Palestinian school year opens amid worsening pandemic in West Bank

Number of cases continues to climb, but PA premier Shtayyeh tells concerned parents that school might be ‘safer than home’

Palestinian Authority Prime Minister Mohammad Shtayyeh visits an elementary school in Ramallah, on September 6, 2020. (WAFA)
Palestinian Authority Prime Minister Mohammad Shtayyeh visits an elementary school in Ramallah, on September 6, 2020. (WAFA)

Palestinian children made their way back to school in the West Bank on Sunday, even as their teachers’ salaries went unpaid and coronavirus infections reached a new high.

The Palestinian Authority Education Ministry has promised “a gradual return” to school to ensure that students are safe. So far, only students from kindergarten through fourth grade are being allowed back, as well as 12th graders. If all goes well, the remaining students will return on September 20, PA Deputy Education Minister Basri Salih said at a press conference on Wednesday afternoon.

According to the government’s plan, students will be spaced out in class and compelled to come with masks, while a system of rotating groups of students in and out will prevent crowding.

In PA public schools, as well as schools belonging to the United Nations Works and Relief Agency, students from first through fourth grades will split into two groups that will attend every other day. The remaining grades will remain at home for the time being.

“This is an experimental operation. We’re constantly observing the situation. If the number of infections stays as is, we’ll continue. If the situation deteriorates, we have protocols… we’ll know if we need to close the class, isolate the student and if necessary close the school,” PA Prime Minister Mohammad Shtayyeh said in remarks at a school in Ramallah on Sunday.

Palestinian schools in the West Bank have been closed for nearly six months, since the first coronavirus lockdown began at the end of March. They briefly opened for a few days in late June only so that students could take matriculation exams in accordance with social distancing procedures.

As in Israel, the West Bank school year came right as the PA was dealing with the harshest phase of a second wave of coronavirus that has led to tens of thousands of infections and taken hundreds of lives.

There are currently 10,882 active cases of coronavirus in the West Bank, the highest since the beginning of the pandemic. The Palestinian Authority Health Ministry has regularly confirmed around 500 cases a day in the West Bank for the last several weeks, in addition to hundreds of other cases in East Jerusalem and some parts of Area C.

In his speech, Shtayyeh sought to allay parents’ concerns about sending their children back to the school in the midst of a pandemic.

“I want to tell families: The school, with all its [health] procedures, might be safer than home,” Shtayyeh said.

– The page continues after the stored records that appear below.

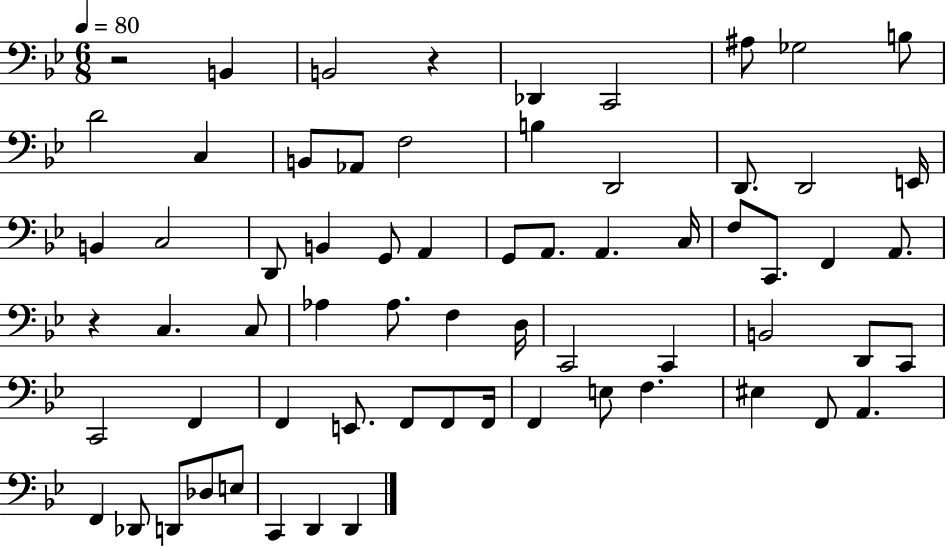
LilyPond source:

{
  \clef bass
  \numericTimeSignature
  \time 6/8
  \key bes \major
  \tempo 4 = 80
  r2 b,4 | b,2 r4 | des,4 c,2 | ais8 ges2 b8 | \break d'2 c4 | b,8 aes,8 f2 | b4 d,2 | d,8. d,2 e,16 | \break b,4 c2 | d,8 b,4 g,8 a,4 | g,8 a,8. a,4. c16 | f8 c,8. f,4 a,8. | \break r4 c4. c8 | aes4 aes8. f4 d16 | c,2 c,4 | b,2 d,8 c,8 | \break c,2 f,4 | f,4 e,8. f,8 f,8 f,16 | f,4 e8 f4. | eis4 f,8 a,4. | \break f,4 des,8 d,8 des8 e8 | c,4 d,4 d,4 | \bar "|."
}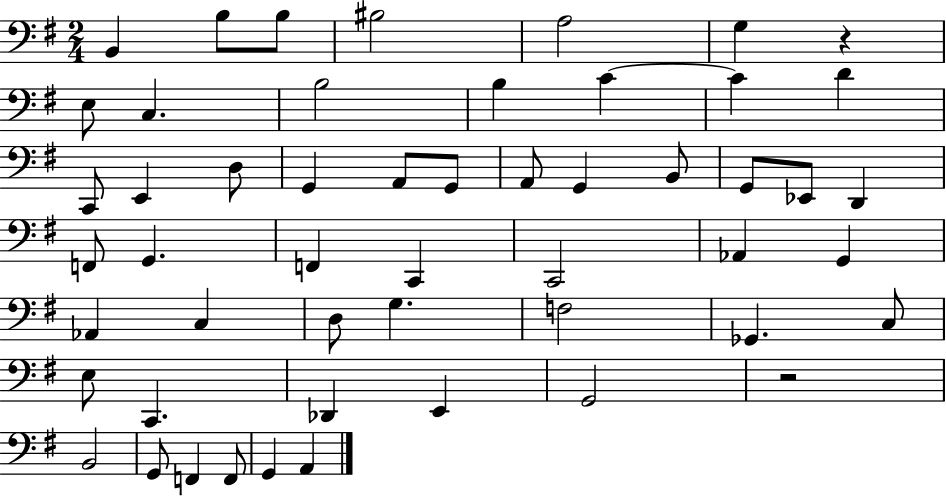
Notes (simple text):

B2/q B3/e B3/e BIS3/h A3/h G3/q R/q E3/e C3/q. B3/h B3/q C4/q C4/q D4/q C2/e E2/q D3/e G2/q A2/e G2/e A2/e G2/q B2/e G2/e Eb2/e D2/q F2/e G2/q. F2/q C2/q C2/h Ab2/q G2/q Ab2/q C3/q D3/e G3/q. F3/h Gb2/q. C3/e E3/e C2/q. Db2/q E2/q G2/h R/h B2/h G2/e F2/q F2/e G2/q A2/q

بانوراما مصورة تعكس عودة طلبة المرحلة الأساسية إلى مدارسهم رغم الحالة الكورونية في مختلف محافظات الوطن.

Posted by ‎وزارة التربية والتعليم العالي‎ on Sunday, September 6, 2020

Moreover, the PA has been in an extended fiscal crisis for months. Earlier this summer, Ramallah began refusing the transfer of tax revenues it receives every month from Israel in protest of Jerusalem’s declared intention to annex parts of the West Bank. With other sources of revenue drying up, the tax revenues constituted 85 percent of the Palestinian Authority budget after the coronavirus crisis began in March.

Teachers, like other government workers, have received occasional payments of half their promised salaries when the PA can afford it for around three months.

Shtayyeh acknowledged the frustration felt by public sector employees and promised that the crisis would soon be over.

“I know this is a hard condition. I know teachers are receiving 50% of their salaries. But we are in the last 15 minutes of this fiscal crisis, and we will emerge from this crisis soon,” Shtayyeh promised.